Edith stood on the other side of the table, waiting, watching her father feel his little finger over the bad nubs of his right hand. His finger looked like a claw raking dead meat.

“I seen him stop the car,” Roy said. “I seen the lights on the road go off and come on again. But that’s done with.”

“I’m twenty-five,” Edith said.

“That don’t mean a diddle.”

“John’s thirty-two.”

“That don’t mean a goddamn, either. He’s a half-breed bastard, and you’re done with him.”

“He’s not either.”

“He is if I say he is, goddamn it. And you’re his whore. Now get to bed. You must be all wore out after tonight.”

“Shut up, Daddy. You don’t know what you’re saying.”

Roy stood up then; the chair banged down behind him onto the wooden floor. He reached across the table at her with his finger, but she stepped back.

“You don’t tell me to shut up,” he yelled. “I’m your father. I’ll say any goddamn thing I please. I told you to go to bed. Now get.”

“I will go to bed,” Edith said. “But I won’t listen to you say that.”

“This is my house. I built it. I’ll say anything I want in these rooms. Do you understand me?”

“It’s my house too. And Lyman’s. And it was mother’s before she died.”

“I wish she could see you now. She’d hate the damn sight of you.”
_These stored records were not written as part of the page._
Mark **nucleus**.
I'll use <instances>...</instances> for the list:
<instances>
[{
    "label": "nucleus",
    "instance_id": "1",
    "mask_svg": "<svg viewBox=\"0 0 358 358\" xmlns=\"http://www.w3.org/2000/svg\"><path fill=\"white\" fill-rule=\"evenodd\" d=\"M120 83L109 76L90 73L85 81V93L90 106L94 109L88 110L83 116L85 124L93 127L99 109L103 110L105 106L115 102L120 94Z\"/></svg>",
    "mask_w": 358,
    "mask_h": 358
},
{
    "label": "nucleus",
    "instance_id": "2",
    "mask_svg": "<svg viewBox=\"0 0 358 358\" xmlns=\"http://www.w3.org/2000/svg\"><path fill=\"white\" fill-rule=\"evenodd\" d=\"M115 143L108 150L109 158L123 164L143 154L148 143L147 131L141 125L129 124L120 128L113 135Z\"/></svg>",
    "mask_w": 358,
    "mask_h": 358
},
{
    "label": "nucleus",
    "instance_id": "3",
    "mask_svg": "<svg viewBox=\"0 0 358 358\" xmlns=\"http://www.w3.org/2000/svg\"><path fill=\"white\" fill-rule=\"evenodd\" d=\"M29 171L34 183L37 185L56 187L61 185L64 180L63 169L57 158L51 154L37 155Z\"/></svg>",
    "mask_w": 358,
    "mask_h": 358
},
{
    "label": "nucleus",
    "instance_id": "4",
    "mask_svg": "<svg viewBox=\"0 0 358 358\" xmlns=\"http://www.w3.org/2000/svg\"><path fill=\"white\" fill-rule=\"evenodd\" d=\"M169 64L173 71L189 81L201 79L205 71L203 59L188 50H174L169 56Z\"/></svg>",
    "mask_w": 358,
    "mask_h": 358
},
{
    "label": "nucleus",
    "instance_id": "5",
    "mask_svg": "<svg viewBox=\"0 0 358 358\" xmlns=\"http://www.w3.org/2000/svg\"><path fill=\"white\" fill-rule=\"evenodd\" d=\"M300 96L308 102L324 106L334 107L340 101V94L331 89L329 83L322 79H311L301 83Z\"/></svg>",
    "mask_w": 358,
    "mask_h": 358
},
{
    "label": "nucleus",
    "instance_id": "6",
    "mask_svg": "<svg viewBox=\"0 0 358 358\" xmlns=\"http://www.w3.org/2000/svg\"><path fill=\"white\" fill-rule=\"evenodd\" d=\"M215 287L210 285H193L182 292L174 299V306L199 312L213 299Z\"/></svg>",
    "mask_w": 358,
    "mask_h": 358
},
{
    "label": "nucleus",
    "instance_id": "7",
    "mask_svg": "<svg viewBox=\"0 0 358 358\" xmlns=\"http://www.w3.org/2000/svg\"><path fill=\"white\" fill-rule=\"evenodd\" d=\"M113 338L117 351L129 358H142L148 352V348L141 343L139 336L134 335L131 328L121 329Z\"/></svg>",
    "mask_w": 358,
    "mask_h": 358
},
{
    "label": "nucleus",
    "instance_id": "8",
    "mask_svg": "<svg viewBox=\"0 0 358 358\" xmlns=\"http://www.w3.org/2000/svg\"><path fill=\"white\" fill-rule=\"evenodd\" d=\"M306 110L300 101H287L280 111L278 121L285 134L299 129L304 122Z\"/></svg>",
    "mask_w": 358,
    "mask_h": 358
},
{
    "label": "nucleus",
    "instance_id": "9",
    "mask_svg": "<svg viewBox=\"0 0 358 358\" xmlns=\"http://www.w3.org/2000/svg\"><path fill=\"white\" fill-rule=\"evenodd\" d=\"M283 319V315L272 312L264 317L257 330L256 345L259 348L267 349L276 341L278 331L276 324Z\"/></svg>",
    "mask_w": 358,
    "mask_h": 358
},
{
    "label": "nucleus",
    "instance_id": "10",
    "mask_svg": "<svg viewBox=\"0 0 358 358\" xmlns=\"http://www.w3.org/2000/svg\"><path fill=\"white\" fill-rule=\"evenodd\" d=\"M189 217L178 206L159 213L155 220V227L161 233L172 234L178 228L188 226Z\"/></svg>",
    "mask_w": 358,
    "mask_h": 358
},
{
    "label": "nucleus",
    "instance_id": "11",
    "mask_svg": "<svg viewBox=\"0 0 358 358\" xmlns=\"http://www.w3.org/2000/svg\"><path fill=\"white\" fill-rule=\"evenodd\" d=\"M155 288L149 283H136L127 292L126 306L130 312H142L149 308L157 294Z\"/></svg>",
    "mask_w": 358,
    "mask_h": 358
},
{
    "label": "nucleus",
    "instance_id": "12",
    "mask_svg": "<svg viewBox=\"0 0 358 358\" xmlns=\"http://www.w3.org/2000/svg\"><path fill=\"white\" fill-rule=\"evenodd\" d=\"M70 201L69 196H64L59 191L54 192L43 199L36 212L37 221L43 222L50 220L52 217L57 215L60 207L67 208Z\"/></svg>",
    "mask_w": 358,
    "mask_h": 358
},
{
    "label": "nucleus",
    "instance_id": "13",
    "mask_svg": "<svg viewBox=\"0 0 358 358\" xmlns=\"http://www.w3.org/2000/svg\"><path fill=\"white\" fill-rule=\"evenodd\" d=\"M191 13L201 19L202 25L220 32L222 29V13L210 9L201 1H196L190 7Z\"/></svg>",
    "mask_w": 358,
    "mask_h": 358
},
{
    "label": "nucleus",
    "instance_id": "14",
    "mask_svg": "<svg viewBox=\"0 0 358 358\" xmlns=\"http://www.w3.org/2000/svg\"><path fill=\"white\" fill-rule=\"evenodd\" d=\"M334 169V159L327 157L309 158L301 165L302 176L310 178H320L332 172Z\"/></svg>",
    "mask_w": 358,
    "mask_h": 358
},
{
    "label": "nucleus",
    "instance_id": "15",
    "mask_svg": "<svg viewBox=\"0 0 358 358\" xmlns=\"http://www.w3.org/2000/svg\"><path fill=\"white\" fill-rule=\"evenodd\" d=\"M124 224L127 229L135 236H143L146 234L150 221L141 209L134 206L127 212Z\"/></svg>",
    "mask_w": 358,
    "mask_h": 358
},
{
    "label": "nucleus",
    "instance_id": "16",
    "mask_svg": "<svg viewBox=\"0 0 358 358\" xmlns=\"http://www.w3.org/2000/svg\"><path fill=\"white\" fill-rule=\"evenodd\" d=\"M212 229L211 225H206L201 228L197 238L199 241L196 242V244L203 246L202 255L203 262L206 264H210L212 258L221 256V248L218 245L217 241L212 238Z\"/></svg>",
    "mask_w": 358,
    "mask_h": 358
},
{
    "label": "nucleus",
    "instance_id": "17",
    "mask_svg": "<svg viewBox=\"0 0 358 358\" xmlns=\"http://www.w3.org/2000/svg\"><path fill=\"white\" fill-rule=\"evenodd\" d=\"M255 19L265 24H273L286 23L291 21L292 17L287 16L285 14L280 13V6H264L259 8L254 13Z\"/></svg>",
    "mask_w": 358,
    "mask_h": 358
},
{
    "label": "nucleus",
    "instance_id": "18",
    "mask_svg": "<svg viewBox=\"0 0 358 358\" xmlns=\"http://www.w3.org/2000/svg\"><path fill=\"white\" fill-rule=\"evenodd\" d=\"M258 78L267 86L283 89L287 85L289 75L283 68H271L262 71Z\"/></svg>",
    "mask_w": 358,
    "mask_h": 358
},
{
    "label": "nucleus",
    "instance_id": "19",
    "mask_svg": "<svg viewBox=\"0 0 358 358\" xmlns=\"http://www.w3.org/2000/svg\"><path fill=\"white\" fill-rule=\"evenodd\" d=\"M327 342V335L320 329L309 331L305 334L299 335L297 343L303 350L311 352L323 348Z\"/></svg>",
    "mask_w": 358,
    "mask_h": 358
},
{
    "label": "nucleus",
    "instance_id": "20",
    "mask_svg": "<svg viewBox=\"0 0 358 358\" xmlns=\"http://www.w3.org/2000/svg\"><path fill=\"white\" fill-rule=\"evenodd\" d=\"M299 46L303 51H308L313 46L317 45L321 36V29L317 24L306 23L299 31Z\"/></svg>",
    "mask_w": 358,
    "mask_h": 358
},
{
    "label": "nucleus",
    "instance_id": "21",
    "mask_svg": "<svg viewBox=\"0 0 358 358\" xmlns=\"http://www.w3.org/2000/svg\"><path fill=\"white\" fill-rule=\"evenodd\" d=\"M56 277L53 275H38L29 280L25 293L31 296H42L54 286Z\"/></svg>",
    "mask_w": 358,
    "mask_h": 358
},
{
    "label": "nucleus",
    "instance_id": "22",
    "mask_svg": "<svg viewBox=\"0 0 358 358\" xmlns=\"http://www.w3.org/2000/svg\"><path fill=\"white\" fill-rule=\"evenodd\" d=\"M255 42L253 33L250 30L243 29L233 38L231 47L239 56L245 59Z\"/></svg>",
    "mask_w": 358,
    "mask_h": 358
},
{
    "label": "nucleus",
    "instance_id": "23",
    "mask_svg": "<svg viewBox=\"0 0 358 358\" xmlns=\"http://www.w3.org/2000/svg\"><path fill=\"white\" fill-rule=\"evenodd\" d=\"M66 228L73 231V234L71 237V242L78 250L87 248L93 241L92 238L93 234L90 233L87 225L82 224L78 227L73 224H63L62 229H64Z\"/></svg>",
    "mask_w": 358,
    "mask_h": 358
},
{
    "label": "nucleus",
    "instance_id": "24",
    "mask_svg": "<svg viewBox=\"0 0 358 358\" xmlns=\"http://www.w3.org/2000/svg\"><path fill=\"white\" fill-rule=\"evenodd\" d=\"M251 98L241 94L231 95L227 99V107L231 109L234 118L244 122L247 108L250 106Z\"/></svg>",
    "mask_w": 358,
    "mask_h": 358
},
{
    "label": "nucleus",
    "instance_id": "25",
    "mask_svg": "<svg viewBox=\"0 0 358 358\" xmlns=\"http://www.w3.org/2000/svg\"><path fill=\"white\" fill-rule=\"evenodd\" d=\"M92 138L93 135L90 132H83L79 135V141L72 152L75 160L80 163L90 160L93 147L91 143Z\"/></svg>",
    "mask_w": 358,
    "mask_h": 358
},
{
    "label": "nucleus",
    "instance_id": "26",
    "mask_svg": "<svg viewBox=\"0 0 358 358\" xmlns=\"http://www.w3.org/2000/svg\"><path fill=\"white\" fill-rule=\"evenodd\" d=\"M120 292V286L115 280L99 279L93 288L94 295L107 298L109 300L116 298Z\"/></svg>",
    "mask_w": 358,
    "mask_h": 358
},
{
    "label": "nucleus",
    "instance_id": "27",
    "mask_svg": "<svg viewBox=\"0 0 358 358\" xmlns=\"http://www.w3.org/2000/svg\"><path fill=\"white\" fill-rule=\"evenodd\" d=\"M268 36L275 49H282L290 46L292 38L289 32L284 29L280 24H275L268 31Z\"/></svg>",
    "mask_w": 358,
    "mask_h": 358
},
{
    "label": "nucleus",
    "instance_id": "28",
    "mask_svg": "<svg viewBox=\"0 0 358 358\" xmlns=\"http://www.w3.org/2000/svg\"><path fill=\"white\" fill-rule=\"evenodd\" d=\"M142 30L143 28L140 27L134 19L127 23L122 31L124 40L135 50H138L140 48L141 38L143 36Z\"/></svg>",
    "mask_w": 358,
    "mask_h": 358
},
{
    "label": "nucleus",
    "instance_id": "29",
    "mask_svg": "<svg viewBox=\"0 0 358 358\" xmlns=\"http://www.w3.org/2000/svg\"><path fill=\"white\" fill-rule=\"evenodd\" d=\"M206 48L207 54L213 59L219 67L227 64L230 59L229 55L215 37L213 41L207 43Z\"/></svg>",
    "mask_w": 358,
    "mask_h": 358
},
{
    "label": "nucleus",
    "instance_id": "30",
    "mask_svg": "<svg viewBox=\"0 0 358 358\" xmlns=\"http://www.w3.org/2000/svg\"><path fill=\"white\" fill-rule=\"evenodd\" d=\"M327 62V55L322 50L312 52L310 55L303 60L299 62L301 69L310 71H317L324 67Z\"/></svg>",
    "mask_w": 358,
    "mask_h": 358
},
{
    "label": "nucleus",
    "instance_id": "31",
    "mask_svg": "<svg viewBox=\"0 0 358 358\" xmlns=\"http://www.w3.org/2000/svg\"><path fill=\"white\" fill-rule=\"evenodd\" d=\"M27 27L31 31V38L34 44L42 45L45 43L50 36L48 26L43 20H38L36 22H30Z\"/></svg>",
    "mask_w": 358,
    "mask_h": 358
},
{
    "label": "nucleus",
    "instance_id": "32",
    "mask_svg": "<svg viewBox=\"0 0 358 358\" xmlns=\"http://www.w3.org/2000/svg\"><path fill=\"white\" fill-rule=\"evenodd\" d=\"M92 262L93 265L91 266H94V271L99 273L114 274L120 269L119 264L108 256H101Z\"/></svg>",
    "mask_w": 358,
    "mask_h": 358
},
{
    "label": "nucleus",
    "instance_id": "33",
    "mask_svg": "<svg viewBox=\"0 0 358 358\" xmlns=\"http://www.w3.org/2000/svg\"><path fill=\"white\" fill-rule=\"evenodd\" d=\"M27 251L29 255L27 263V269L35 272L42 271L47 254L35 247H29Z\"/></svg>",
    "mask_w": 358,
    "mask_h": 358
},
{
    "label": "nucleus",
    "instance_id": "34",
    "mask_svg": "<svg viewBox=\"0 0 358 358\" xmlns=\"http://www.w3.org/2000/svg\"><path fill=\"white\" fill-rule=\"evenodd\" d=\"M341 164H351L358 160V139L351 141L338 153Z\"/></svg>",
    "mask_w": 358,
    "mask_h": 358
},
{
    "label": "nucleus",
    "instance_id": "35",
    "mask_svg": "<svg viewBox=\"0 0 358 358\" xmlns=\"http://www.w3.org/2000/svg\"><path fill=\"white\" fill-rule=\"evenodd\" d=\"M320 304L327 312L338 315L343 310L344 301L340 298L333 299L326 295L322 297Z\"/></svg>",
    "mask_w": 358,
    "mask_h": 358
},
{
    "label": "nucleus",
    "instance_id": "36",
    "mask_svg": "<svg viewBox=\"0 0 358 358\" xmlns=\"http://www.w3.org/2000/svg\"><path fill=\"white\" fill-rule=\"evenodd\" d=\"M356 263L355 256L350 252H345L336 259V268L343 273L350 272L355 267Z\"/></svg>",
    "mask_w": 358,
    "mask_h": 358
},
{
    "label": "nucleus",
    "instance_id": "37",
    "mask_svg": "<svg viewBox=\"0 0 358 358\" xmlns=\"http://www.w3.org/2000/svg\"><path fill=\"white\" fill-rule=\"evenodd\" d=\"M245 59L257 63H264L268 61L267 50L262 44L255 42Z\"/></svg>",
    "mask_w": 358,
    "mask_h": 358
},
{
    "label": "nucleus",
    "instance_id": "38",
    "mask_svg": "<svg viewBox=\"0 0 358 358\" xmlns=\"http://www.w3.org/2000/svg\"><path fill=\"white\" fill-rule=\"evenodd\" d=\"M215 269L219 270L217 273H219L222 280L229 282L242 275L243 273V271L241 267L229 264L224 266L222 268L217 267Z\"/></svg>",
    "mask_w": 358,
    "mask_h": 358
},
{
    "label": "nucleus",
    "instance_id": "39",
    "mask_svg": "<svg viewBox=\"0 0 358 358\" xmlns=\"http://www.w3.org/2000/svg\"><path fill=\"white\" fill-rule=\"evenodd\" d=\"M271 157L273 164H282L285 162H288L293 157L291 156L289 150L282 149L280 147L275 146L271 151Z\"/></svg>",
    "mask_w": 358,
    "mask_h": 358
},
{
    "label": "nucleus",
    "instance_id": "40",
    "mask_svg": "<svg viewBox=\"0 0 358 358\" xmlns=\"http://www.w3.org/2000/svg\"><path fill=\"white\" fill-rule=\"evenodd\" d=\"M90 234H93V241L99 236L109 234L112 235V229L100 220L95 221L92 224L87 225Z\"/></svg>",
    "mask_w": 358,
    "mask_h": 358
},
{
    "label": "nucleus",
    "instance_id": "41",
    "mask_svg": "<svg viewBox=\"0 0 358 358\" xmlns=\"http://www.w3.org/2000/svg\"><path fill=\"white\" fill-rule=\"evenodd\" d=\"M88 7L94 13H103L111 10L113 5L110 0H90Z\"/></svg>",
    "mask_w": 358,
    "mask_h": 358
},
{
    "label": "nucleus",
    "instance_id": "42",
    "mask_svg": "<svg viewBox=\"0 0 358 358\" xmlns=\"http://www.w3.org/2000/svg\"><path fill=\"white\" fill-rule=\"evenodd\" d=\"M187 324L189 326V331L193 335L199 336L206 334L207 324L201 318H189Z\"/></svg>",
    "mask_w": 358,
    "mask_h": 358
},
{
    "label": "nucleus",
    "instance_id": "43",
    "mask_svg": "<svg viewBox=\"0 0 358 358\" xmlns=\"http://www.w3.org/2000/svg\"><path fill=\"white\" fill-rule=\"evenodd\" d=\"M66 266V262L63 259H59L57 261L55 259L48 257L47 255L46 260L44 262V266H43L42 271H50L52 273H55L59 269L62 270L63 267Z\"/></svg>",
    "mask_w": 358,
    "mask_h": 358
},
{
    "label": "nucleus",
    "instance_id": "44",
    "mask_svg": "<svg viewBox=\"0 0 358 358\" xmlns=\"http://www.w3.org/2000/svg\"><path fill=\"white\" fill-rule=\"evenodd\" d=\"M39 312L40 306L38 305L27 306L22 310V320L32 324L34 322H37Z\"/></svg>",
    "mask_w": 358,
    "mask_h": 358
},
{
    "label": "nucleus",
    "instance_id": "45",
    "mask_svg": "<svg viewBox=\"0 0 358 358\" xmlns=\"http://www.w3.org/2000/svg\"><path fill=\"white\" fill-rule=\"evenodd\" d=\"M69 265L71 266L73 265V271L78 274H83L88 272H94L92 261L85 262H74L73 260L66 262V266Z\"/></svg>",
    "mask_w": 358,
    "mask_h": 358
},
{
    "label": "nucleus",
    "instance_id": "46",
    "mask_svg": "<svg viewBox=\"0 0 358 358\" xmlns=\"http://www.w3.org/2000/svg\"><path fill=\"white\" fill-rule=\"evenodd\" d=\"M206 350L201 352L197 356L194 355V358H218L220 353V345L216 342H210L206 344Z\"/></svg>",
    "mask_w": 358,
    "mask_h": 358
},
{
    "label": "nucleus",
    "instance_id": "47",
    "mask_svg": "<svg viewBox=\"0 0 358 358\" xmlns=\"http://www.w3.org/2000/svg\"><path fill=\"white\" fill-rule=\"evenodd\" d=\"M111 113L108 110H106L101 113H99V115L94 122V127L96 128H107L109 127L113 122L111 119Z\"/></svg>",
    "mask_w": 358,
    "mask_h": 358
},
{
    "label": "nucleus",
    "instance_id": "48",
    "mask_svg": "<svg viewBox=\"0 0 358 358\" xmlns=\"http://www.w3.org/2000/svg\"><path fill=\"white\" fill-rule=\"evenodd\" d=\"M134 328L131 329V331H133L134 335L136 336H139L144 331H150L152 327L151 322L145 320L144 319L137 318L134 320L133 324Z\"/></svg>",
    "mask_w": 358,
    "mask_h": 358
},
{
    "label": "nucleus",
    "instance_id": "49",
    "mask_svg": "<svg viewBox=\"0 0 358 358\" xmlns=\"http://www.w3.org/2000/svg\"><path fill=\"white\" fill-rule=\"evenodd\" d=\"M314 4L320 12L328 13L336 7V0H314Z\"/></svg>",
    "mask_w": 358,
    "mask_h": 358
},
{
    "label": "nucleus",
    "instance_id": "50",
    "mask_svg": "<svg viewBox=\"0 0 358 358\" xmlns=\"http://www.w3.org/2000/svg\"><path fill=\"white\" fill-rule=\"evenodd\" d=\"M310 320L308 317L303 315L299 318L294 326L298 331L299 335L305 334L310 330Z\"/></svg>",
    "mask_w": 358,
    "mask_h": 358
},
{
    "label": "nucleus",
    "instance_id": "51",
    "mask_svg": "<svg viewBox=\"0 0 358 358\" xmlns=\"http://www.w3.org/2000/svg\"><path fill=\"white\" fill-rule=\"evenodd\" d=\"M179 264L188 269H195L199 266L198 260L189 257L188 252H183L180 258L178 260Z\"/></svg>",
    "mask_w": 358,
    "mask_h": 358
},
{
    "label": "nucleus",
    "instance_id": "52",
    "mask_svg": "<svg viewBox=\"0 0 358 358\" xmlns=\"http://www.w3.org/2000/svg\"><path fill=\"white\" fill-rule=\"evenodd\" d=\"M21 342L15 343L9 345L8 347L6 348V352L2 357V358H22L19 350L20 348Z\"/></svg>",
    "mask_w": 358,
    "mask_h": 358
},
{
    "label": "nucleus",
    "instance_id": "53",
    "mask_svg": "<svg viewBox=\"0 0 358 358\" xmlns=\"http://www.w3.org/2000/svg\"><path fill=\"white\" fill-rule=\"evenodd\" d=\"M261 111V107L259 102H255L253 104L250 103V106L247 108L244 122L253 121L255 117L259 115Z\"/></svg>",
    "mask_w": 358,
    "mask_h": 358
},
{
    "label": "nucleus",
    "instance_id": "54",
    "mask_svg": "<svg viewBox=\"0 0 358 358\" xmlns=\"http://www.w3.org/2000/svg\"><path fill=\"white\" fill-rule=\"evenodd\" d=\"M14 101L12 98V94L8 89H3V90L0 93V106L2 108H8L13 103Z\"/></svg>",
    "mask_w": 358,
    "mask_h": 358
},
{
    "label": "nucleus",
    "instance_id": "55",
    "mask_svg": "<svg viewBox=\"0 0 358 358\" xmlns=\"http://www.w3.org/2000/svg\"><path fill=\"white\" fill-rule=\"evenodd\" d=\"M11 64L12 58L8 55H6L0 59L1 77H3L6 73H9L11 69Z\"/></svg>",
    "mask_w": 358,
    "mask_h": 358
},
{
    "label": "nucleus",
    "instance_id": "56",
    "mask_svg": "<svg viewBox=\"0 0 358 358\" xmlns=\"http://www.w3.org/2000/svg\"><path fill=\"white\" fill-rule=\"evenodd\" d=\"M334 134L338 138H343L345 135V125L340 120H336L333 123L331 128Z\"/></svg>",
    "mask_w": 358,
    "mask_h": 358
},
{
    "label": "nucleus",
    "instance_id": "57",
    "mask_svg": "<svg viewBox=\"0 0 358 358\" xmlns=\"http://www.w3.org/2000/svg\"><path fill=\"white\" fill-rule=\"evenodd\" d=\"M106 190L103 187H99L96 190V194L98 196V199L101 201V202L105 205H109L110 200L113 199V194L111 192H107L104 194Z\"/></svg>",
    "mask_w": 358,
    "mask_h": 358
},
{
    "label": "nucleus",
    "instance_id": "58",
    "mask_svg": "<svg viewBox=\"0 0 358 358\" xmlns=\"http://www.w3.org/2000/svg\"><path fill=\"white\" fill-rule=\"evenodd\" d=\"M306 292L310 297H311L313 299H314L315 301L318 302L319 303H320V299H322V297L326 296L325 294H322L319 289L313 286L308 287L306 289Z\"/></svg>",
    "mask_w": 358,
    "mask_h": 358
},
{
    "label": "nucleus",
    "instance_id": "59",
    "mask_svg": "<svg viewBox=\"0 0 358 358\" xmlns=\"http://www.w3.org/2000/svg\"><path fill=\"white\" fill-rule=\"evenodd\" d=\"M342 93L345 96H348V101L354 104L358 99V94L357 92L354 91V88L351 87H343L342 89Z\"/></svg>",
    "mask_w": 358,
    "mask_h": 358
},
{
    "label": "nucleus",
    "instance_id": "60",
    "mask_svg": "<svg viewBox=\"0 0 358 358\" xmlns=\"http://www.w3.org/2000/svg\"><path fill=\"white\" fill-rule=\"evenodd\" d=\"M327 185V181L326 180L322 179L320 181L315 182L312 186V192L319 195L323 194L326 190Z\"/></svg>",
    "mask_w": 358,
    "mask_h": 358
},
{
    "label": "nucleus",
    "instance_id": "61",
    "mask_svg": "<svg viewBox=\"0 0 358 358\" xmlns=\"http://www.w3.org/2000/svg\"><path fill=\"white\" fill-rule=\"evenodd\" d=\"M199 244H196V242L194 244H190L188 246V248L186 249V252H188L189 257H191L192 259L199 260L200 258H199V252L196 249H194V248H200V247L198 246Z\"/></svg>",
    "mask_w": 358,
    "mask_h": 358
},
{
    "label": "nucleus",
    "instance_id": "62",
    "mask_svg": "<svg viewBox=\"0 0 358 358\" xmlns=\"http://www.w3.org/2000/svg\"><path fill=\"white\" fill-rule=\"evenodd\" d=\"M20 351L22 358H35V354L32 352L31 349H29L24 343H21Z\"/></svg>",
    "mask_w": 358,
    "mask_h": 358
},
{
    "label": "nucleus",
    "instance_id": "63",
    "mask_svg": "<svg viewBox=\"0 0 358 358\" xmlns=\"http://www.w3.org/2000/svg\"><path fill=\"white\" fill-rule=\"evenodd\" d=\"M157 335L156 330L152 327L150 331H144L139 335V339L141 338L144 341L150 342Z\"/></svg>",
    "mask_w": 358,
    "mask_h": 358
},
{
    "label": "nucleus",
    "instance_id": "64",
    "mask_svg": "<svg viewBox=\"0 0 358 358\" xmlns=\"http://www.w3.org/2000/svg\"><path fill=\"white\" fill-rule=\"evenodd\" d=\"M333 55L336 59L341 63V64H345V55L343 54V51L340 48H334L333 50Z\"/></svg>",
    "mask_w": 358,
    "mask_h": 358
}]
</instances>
“No, she wouldn’t,” Edith said. “She would not.”

“By God, don’t tell me, you goddamn—”

But Edith walked past him then — he was insane, wild-eyed, stump waving — and went into the living room and up the stairs to the bedroom. He was still yelling at her: “You’re done with him, you hear me? Goddamn sow to a Roscoe, you’re done now. You’re through. You whore. You hear me?”

THE NEXT DAY Roy used more than just his voice. In the afternoon while Edith was snapping beans in the kitchen and Lyman was mowing hay in the field, Roy Goodnough kicked the chopping block over with his boot and pushed it rolling with the heels of his hands across the yard into the barn. There he righted it again under a crossbeam in the center alley of the barn. The chopping block was a sawed-off stump of an elm tree, with deep ax marks and dark dried blood on it where the slack heads of chickens had been chopped off. Over the crossbeam above him Roy looped a hemp rope and tied a full-handled ax to the rope so that the ax would fall and cut deep into the block.